Sono grato alla mia famiglia per il suo sostegno e la sua comprensione e anche alle
molte persone che mi scrivono approvando questa mia scelta. Ma non si tratta solo di
me. Ci sono questioni più ampie che devono essere discusse.
Si rischia di sostituire la lotta per la piena liberazione di tutti i prigionieri politici (che
non sarebbe solo un atto umano, ma anche un passo avanti verso il cambiamento del
clima morale nel Paese) con la compilazione di liste di scambio volte a liberare qualche
decina di persone più o meno note, mentre centinaia e persino migliaia di altri prigionieri
per motivi di coscienza rimangono dietro le sbarre. Inoltre, i compilatori di queste liste si
assumono la responsabilità di decidere chi sarà rilasciato e chi resterà in carcere.
Questo è ingiusto e antidemocratico, e contraddice i principi stessi per i quali ci siamo
sacrificati.
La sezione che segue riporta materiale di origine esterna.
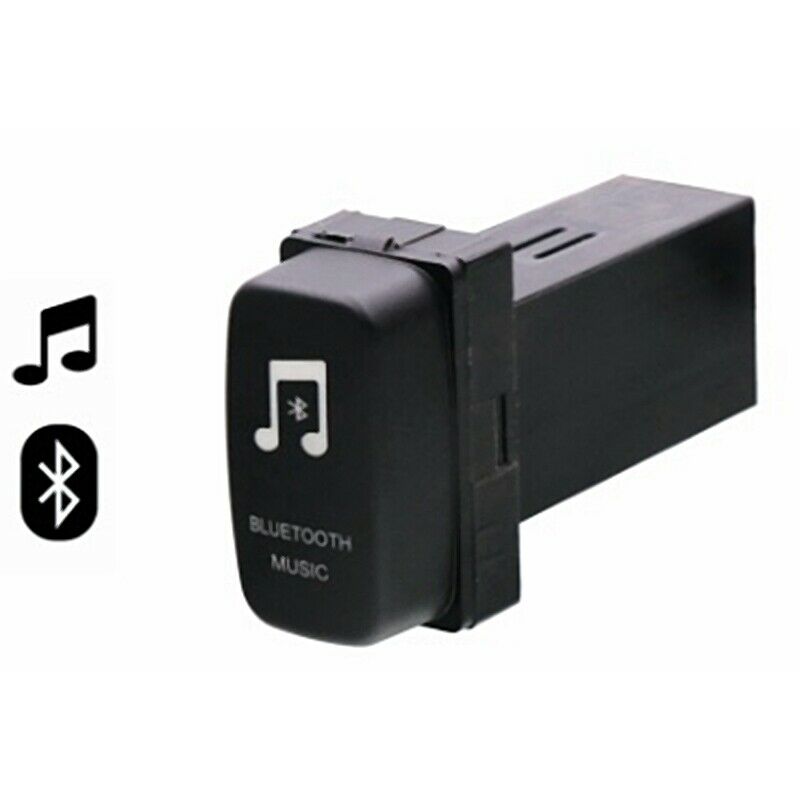Car Bluetooth Music Adapter Module Panel Installation AUX Output Use for MitsuR9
L’unica richiesta giusta è il rilascio di tutti i partecipanti alle proteste politiche
non violente, di tutti coloro che sono stati arrestati per aver esercitato il diritto
costituzionale di criticare le decisioni del governo.

C’è anche un altro punto importante che non va dimenticato. I prigionieri politici non
esistono solo in Russia. Tutto ciò che succede a noi ha implicazioni globali. Se i
dittatori di tutto il mondo scoprono che i prigionieri politici sono una risorsa redditizia che
può essere scambiata o venduta con successo, faranno di tutto per aumentare il loro
capitale di scambio. Ne imprigioneranno ancora di più. Nel frattempo, il nostro compito è
quello di far sì che per gli Stati non sia conveniente avere prigionieri politici, e che la
repressione diventi un piacere troppo costoso per i circoli dominanti. Questa era la
situazione alla fine del XX secolo, quando i processi di democratizzazione si sono
sviluppati non solo nei Paesi dell’ex blocco sovietico, ma anche in altre parti del mondo.
Sappiamo che questa democratizzazione è stata del tutto superficiale e non ha messo in
discussione la posizione dominante delle élite. Ma è stato comunque un passo avanti.
Ora assistiamo ovunque a processi che vanno nella direzione opposta. È per questo che
ora è fondamentale lottare non per i singoli prigionieri politici più noti, ma per la fine
della repressione politica in quanto tale.
Certo, ci sono situazioni diverse e in alcuni casi lo scambio è l’unico modo a
disposizione per salvare una persona. Le condizioni di detenzione dei prigionieri politici
possono essere diverse. Sono pienamente consapevole che la mia situazione è molto
lontana dall’essere la peggiore secondo gli standard generali. Per questo motivo, non
voglio prendere decisioni per altri o imporre la mia opinione personale come principio
universale. Tuttavia, vorrei innanzitutto raccomandare ai prigionieri politici che hanno la
forza fisica e morale di continuare la lotta di rifiutarsi di partecipare agli scambi e, in
secondo luogo, chiedo agli organizzatori degli scambi e ai compilatori delle liste di
includere solo i prigionieri che si sa che acconsentono alla libertà a costo dell’espulsione
dal Paese.
In conclusione, voglio dire: qualunque scelta facciamo, non dobbiamo mai dimenticare che
il nostro obiettivo è la libertà e i diritti per tutti. Non solo per coloro che sono dietro le
sbarre, ma anche per coloro che devono affrontare qualsiasi altra forma di oppressione
in Russia e nel mondo.


Boris Kagarlitsky è direttore dell’Institute of Globalization and Social Movements. È un
noto commentatore internazionale sulla politica e la società russa. I suoi libri includono
Empire of the Periphery: Russia and the World System (Pluto Press, 2008), Russia
Under Yeltsin And Putin: Neo-Liberal Autocracy
 (TNI/Pluto). Attualmente è in carcere,
condannato per la sua opposizione alla guerra.